◆ **REQUIRED WORK**
In the peak oil discussion below, reproduce the stretch from "Kudos Phil - Well" through "already in place.", swapping "livestock" for "grain".

◆ **SELECTED EXTRACT**

Peak Oil on ABC Stateline in Victoria

Kudos Phil - Well done :)

At least he recognises the difficulties faced by people in rural/regional areas who have little or no access to public transport.

Four of the five communities surrounding my town actually has an electrified rail line passing through them, running into the town itself. These trains haul mostly coal and livestock but I can imagine each community having a railway station with passenger trains making a couple of daily trips, with bus services (CNG powered?) running all over town from the main station.

Now if only someone would front up and spend the money.

Its a good start having electrified rail already in place.

Buying some CNG powered buses and some rolling stock for passenger transport is much easier from that starting point.

Agree. This has got some potential. I think most people would still drive the relatively short distance to their local train station and take non-petroleum transport from there. Each station would need plenty of parking facilities so care would have to be taken not to allow profiteering from these.

The cost of overnight parking at my local airport seems to have tripled in recent times.

Rail is good and CNG too, but we should not forget to ask ourselves what the purpose of all these trips is and are they absolutely necessary?

I'm talking about transporting thousands of people to work/school Termoil.

◆ **GIVEN INFORMATION**
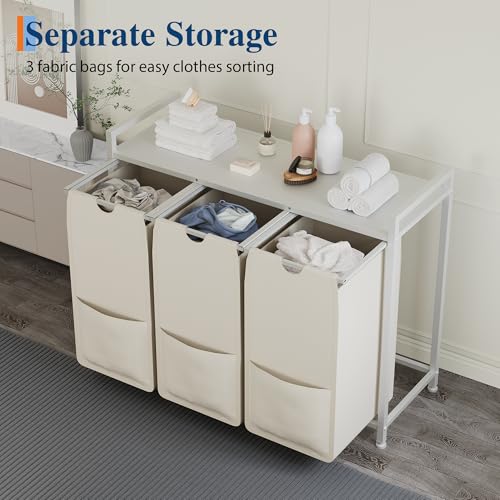 Garvee Laundry Basket Organizer, Laundry Hamper with Shelf & 3 Pull-Out Removable Oxford Fabric Bags, 3 x 12.8 Gal (48.5L), Dirty Clothes Basket Organizer for Laundryroom, Bathroom, Bedroom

◆ **TASK ANSWER**
Kudos Phil - Well done :)

At least he recognises the difficulties faced by people in rural/regional areas who have little or no access to public transport.

Four of the five communities surrounding my town actually has an electrified rail line passing through them, running into the town itself. These trains haul mostly coal and grain but I can imagine each community having a railway station with passenger trains making a couple of daily trips, with bus services (CNG powered?) running all over town from the main station.

Now if only someone would front up and spend the money.

Its a good start having electrified rail already in place.